Given exercise 1: Write out the records verbatim, beginning at the line that contains "At what distance does" and continuing through the end of the records.

Passage provided:
---
2. Measure 22 times the width of the rope back from the end and mark the Jacket with the letter “A” there. For instance, if you’re splicing ¼” rope you would measure back five and a half inches (22 * 0.25 = 5.5). We measure in rope widths because width is the basis for rope strength and thus all of our splice overlap areas must maintain a proper ratio to the width of the rope in order to ensure the appropriate strength in our splice. All of the measurements and marks made are critical to ensuring that the Jacket and Core parts mate up to create a clean and strong eye at the end of the process, so measure carefully. This A location will end up being the end of the tucked in Jacket.

3. Measure 3 rope widths (3/4 of an inch for ¼ inch rope) back up the Jacket from “A” and mark this location as “B”. This mark will be used to align the tucked in Jacket.
---
Dataset records:

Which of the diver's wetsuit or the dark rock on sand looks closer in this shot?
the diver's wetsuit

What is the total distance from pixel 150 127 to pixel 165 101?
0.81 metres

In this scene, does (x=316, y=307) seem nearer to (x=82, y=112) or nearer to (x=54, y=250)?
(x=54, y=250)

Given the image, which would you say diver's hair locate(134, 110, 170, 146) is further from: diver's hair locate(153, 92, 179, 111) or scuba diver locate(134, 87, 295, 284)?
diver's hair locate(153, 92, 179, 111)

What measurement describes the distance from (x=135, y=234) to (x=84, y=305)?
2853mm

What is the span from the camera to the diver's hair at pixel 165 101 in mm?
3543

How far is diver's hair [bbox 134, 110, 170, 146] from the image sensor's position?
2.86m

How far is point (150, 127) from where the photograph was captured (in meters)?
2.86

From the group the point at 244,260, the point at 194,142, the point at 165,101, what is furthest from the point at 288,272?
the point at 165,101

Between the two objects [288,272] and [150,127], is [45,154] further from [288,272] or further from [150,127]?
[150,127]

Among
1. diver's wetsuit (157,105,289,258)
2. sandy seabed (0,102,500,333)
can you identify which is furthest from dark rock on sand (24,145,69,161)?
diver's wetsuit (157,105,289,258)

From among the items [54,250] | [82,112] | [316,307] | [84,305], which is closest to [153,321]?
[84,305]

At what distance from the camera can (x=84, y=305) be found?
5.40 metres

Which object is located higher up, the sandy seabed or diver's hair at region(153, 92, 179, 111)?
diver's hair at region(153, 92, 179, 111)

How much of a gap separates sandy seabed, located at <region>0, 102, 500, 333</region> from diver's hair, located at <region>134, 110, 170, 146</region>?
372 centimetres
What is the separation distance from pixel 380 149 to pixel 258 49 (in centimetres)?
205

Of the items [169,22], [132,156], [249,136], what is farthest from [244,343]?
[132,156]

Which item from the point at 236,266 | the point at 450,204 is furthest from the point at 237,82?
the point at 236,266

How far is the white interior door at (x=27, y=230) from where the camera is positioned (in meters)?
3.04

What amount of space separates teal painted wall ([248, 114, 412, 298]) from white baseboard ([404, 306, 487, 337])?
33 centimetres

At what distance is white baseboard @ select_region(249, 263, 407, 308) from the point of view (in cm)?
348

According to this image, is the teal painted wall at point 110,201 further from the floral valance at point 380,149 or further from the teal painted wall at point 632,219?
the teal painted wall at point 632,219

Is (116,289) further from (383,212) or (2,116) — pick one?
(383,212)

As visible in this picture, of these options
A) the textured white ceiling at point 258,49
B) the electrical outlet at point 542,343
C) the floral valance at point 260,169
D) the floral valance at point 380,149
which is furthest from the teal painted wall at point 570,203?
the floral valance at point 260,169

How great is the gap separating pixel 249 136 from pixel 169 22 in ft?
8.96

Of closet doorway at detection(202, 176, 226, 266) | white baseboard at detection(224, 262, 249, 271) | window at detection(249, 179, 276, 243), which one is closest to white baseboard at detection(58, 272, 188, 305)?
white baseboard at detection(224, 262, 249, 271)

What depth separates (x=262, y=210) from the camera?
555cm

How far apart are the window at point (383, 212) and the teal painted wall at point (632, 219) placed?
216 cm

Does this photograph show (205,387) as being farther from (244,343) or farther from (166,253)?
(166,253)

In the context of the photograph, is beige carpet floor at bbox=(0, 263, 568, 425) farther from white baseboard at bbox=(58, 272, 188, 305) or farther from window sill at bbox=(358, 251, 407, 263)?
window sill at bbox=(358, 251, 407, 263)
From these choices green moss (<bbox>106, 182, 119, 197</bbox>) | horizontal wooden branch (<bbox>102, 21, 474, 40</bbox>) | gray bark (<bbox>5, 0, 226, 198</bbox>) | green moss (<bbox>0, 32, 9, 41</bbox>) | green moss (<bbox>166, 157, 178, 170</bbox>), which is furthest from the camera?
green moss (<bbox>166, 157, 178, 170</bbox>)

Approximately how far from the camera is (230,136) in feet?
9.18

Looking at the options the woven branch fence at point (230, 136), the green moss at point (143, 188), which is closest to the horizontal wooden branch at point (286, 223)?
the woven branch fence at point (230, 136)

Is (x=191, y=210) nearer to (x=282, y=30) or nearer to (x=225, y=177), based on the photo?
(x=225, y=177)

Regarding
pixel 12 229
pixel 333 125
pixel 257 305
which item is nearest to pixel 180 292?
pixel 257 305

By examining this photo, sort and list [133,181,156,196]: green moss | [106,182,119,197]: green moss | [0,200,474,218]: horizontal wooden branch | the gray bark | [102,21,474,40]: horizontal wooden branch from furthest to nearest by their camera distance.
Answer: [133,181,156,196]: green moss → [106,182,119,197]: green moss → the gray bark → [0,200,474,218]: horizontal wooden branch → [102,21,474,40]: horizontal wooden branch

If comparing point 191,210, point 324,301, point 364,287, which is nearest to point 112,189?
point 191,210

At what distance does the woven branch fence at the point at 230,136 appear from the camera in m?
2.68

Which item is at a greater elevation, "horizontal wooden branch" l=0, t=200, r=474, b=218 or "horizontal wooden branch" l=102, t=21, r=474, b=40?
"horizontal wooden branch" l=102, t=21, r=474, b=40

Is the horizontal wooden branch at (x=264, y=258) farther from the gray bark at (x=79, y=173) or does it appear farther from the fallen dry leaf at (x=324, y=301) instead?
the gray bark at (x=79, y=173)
---
Given exercise 2: From the passage on rope splicing, extract the wording word for word, beginning at the words "2. Measure 22 times" and stopping after "align the tucked in Jacket.".

Output 1:
At what distance does the woven branch fence at the point at 230,136 appear from the camera in m?
2.68

Which item is at a greater elevation, "horizontal wooden branch" l=0, t=200, r=474, b=218 or "horizontal wooden branch" l=102, t=21, r=474, b=40?
"horizontal wooden branch" l=102, t=21, r=474, b=40

Is the horizontal wooden branch at (x=264, y=258) farther from the gray bark at (x=79, y=173) or does it appear farther from the fallen dry leaf at (x=324, y=301) instead?
the gray bark at (x=79, y=173)

Output 2:
2. Measure 22 times the width of the rope back from the end and mark the Jacket with the letter “A” there. For instance, if you’re splicing ¼” rope you would measure back five and a half inches (22 * 0.25 = 5.5). We measure in rope widths because width is the basis for rope strength and thus all of our splice overlap areas must maintain a proper ratio to the width of the rope in order to ensure the appropriate strength in our splice. All of the measurements and marks made are critical to ensuring that the Jacket and Core parts mate up to create a clean and strong eye at the end of the process, so measure carefully. This A location will end up being the end of the tucked in Jacket.

3. Measure 3 rope widths (3/4 of an inch for ¼ inch rope) back up the Jacket from “A” and mark this location as “B”. This mark will be used to align the tucked in Jacket.